### EXERCISE REQUIREMENTS
Go through the data and retrieve each line that includes the string "people".

### PROVIDED MATERIAL
◇ ◇ ◇ ◇

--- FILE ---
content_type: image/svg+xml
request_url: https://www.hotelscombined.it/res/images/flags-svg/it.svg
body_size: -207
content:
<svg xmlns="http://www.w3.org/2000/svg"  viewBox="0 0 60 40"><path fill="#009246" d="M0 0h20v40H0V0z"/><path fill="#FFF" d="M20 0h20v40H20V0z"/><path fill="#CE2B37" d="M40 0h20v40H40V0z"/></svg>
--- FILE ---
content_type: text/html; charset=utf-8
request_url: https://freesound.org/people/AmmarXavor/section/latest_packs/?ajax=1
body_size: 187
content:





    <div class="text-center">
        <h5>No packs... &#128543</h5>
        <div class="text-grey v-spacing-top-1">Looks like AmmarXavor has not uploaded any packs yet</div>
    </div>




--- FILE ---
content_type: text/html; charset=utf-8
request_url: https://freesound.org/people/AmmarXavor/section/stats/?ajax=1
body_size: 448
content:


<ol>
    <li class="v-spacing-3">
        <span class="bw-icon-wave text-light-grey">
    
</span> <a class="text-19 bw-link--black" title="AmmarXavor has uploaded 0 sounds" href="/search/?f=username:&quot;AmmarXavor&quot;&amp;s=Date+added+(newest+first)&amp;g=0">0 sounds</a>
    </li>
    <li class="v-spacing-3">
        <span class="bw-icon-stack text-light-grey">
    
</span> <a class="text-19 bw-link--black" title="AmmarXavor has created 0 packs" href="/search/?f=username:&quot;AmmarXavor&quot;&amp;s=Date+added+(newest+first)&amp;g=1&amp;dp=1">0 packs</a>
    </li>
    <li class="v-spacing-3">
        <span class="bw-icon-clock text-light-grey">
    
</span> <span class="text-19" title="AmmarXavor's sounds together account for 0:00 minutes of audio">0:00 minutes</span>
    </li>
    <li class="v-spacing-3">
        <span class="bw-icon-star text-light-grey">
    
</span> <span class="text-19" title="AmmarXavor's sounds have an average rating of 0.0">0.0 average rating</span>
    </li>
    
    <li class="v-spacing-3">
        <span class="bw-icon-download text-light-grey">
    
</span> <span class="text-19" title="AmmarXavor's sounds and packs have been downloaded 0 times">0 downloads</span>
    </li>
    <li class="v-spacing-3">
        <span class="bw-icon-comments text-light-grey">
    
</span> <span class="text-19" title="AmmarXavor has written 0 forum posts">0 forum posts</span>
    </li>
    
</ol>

◇ ◇ ◇ ◇

### TASK OUTPUT
request_url: https://freesound.org/people/AmmarXavor/section/latest_packs/?ajax=1
request_url: https://freesound.org/people/AmmarXavor/section/stats/?ajax=1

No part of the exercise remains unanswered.